Summary:  Invariant natural killer T (iNKT) cells comprise a rare lymphocyte sublineage with phenotypic and functional properties similar to T and NK cells. Akin to conventional αβ T cells, their development occurs primarily in the thymus, where they originate from CD4+ CD8+ double positive (DP) progenitors. However, the selection of iNKT cells is unique in that it is mediated by homotypic interactions of DP cells and recognition of glycolipid antigen-CD1d complexes. Additionally, iNKT cells acquire an activated innate-like phenotype during development that allows them to release cytokines rapidly following antigen exposure. Given their hybrid features, it is not surprising that the developmental program of iNKT cells partially overlaps with that of T and NK cells. Several recent reports have provided new and exciting insights into the developmental mechanisms that direct natural killer T (NKT) cell lineage commitment and maturation.

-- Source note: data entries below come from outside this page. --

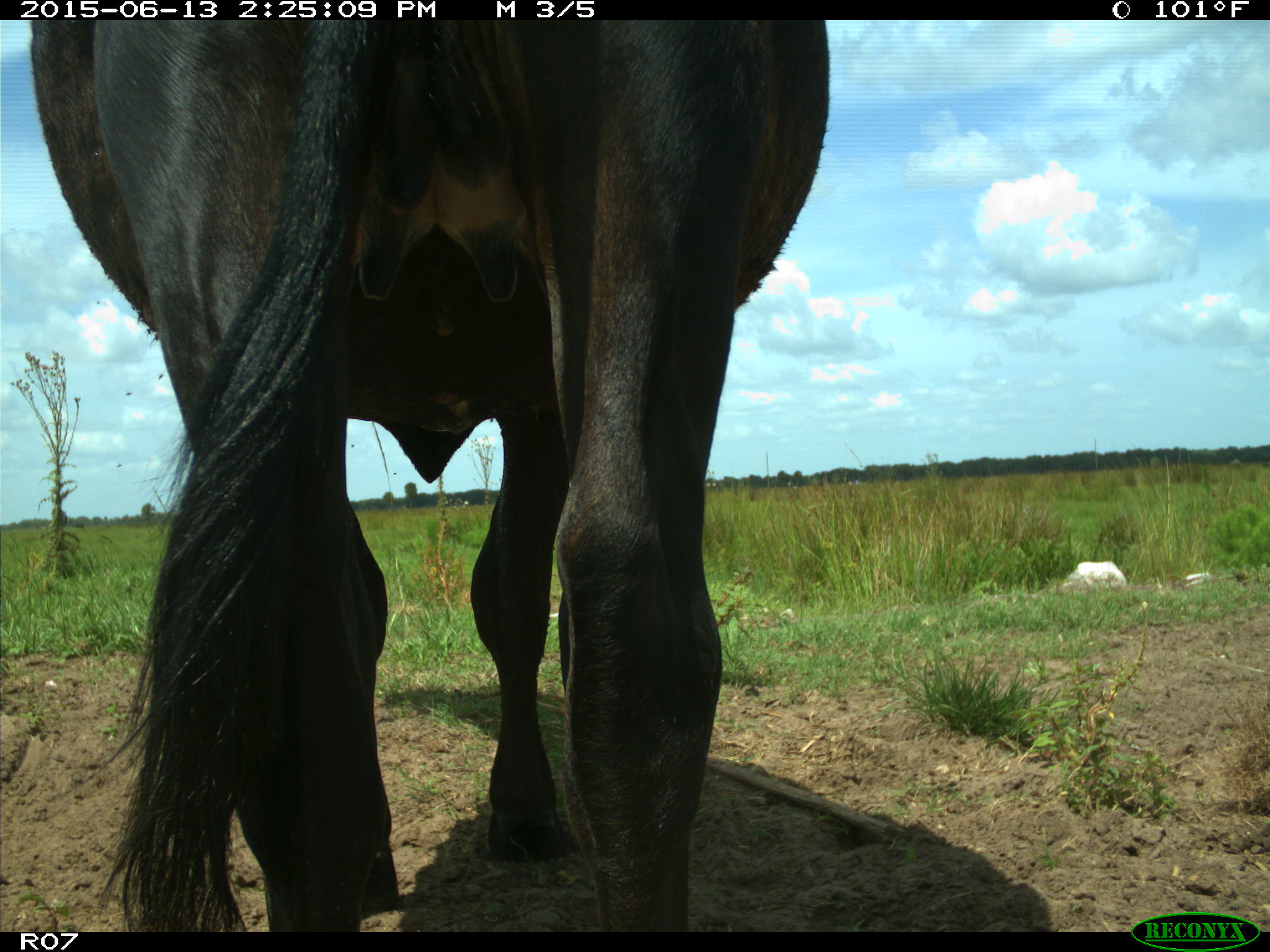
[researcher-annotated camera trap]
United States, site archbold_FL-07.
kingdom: Animalia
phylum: Chordata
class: Mammalia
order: Artiodactyla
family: Bovidae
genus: Bos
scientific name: Bos taurus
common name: domestic cow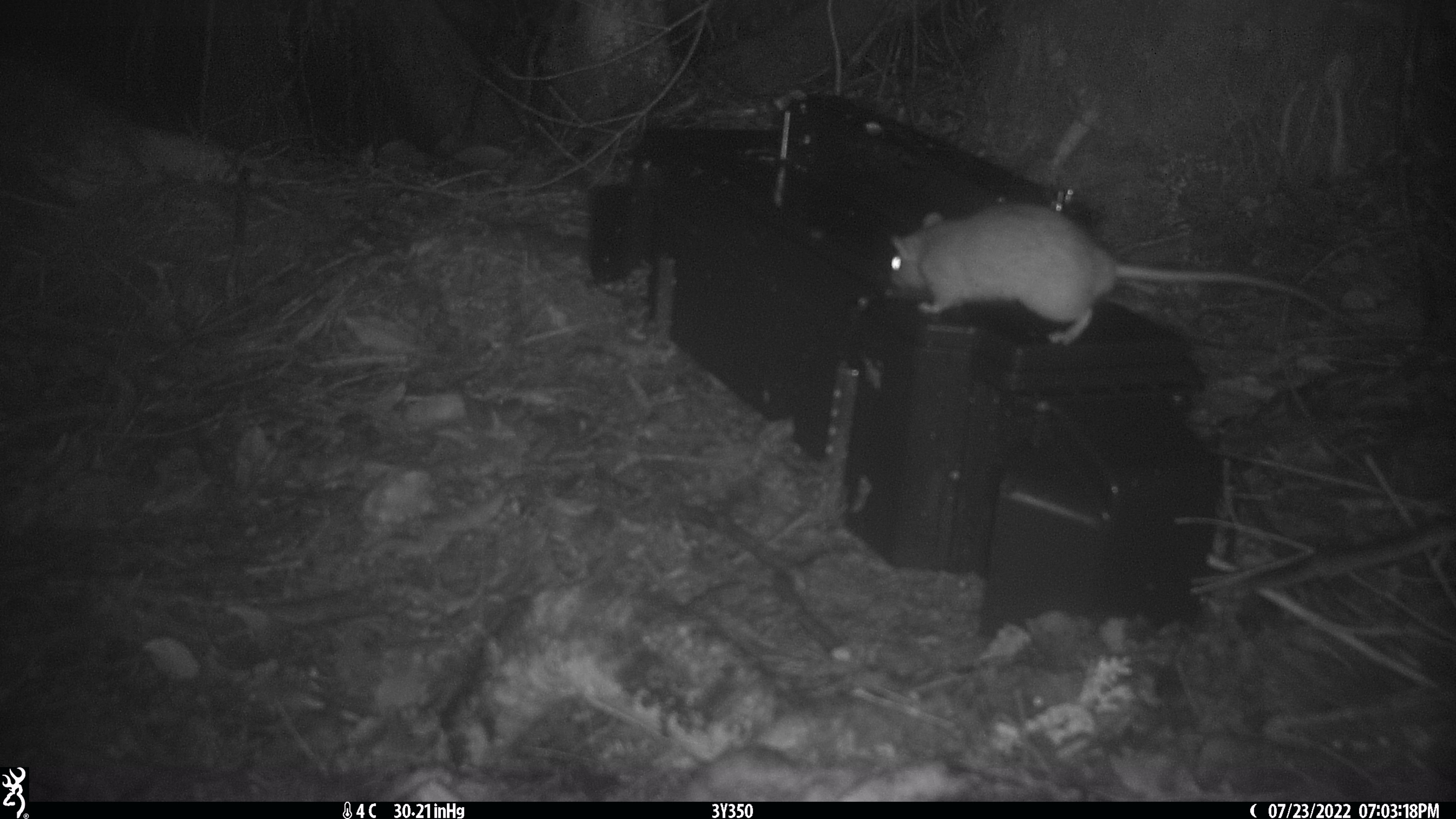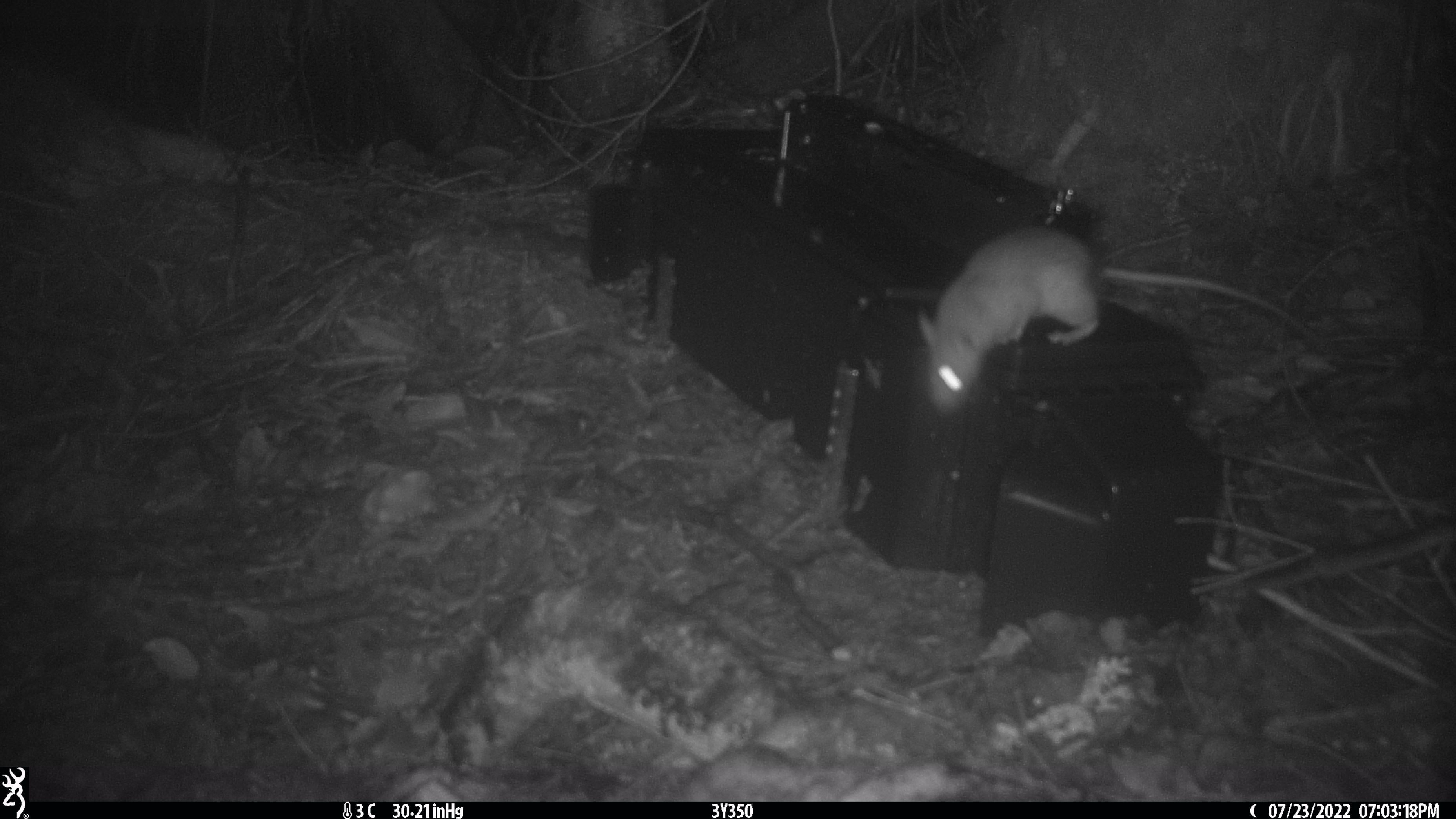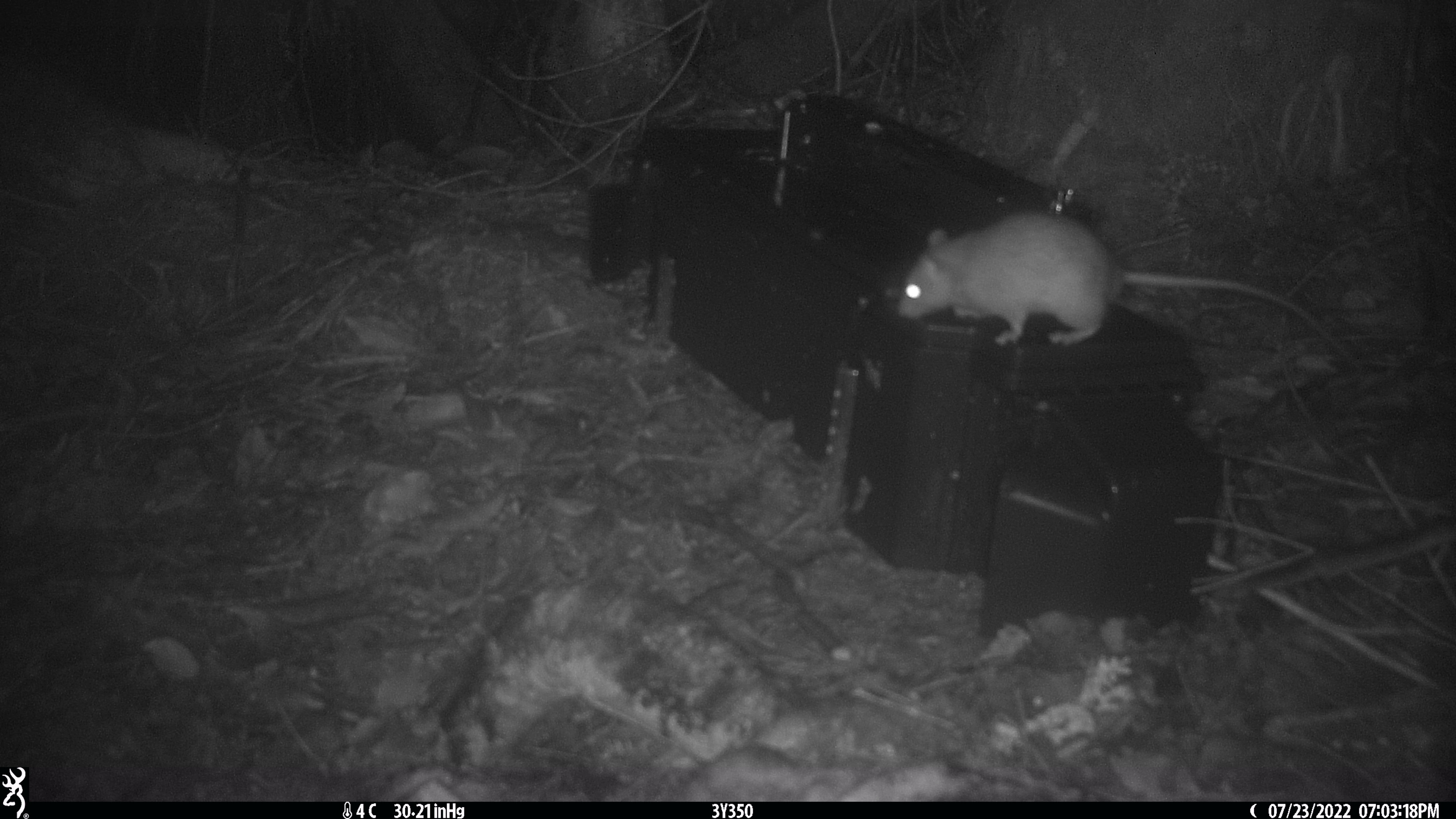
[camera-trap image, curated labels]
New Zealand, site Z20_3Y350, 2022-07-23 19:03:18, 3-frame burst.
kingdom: Animalia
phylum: Chordata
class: Mammalia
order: Rodentia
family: Muridae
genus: Rattus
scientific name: Rattus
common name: rat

In this review, we provide a discussion of the NKT cell developmental program with an emphasis on the signaling mechanisms and transcription factors that influence the ontogeny of this lineage. Continued investigations into the complex interplay of these transcription factors and their relationship with other extracellular and intracellular signaling molecules will undoubtedly provide important clues into the biology of this unusual T-cell lineage.